There are over 1.5 million records, and 26 columns. The dataset is too large to perform EDA (Exploratory Data Analysis) comfortably. <br>
The final data after *Cleaning* should be as clean as possible without redundant data.<br>

## Cleaning Data

Cleaning is essential during the **Transform Stage** of the ETL pipeline. The main goal here is to optimize the dataset for the endgoal of the project - Creating a machine learning pipeline to predict the target varibale **Price**. <br>

We can also cache the cleaned data set before sampling and exploration for other machine learning project using the same dataset.<br>

### Cleaning Checkpoints

+  General
    +  Drop Columns
    +  Drop Rows (Null Price)
+  Numerical 
    +  Apply Reasonable Ranges
        +  Kept Odometer Null Values
+  Ordinal
    +  Narrow down relevant options
    +  Remove errors in columns
    +  Keep countable ordinal values
+  Categorical
    +  State_code + State_name (Extract Stage)
        +  Removed State_name

#### Drop Columns

Some Columns are redundant, we can remove them before moving forward.<br>

In [34]:
vehicle_listings_clean=vehicle_listings_clean.drop('url','vin', 'paint_color', 'image_url', \
                                       'lat', 'long', 'county_fips', 'state_fips','weather')
print("Remaining columns-",vehicle_listings_clean.columns)

Remaining columns- ['city', 'price', 'year', 'manufacturer', 'make', 'condition', 'cylinders', 'fuel', 'odometer', 'title_status', 'transmission', 'drive', 'size', 'type', 'county_name', 'state_code', 'state_name']


'lat' and 'long' provide no more useful information than ('city','county_name', 'state_code', 'state_name'), and are therefore not needed.<br>
The other dropped columns are not helpful to the analysis.

The remaining attribute characteristics are varied, we have three types of features available in our data -
**Numerical**, **Ordinal**, **Categorical**<br>

**Potential Column Types -** <br>
Numerical - price, year, odometer <br>
Ordinal - condition, cylinders, fuel, title_status, transmission, drive, size, type <br>
Categorical - city, manufacturer, make, county_name, state_code, state_name <br>

The target variable of this project is **Price**. Therefore, any records where price is null would be irrelevant. Check to see if the dataset contains null prices.

In [36]:
vehicle_listings_clean.filter(vehicle_listings_clean.price.isNull()).count()

_RECORD LIST_:

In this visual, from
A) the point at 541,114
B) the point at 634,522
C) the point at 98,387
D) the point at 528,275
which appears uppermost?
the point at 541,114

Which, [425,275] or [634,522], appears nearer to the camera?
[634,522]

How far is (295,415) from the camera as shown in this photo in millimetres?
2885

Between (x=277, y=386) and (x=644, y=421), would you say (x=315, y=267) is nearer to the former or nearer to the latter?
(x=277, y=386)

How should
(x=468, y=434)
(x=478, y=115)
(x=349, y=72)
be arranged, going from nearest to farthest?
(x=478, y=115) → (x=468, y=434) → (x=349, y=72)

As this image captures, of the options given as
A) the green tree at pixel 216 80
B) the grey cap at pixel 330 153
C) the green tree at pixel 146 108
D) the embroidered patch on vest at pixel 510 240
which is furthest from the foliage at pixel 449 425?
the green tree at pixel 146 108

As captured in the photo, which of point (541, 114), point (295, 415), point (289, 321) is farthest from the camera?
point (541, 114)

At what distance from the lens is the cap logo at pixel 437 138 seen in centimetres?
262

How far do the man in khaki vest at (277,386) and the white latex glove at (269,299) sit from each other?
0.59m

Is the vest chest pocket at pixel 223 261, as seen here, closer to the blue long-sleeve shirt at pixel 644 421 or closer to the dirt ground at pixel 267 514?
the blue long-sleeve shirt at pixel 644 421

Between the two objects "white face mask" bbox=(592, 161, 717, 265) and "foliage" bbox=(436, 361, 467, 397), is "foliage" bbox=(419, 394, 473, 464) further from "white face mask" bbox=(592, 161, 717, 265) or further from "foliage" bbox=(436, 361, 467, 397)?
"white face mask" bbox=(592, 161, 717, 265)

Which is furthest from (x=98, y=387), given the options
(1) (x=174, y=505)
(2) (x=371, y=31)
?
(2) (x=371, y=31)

_EXERCISES_:
• A. In the notes on cleaning the vehicle listings data, translate the sentence "The other dropped columns are not helpful to the analysis." into Spanish.
• B. Reproduce the passage from the notes on cleaning the vehicle listings data that starts at "### Cleaning Checkpoints" and runs up to and including "State_name (Extract Stage)".

_ANSWERS TO THE EXERCISES_:
• A. Las demás columnas eliminadas no son útiles para el análisis.

• B.
### Cleaning Checkpoints

+  General
    +  Drop Columns
    +  Drop Rows (Null Price)
+  Numerical 
    +  Apply Reasonable Ranges
        +  Kept Odometer Null Values
+  Ordinal
    +  Narrow down relevant options
    +  Remove errors in columns
    +  Keep countable ordinal values
+  Categorical
    +  State_code + State_name (Extract Stage)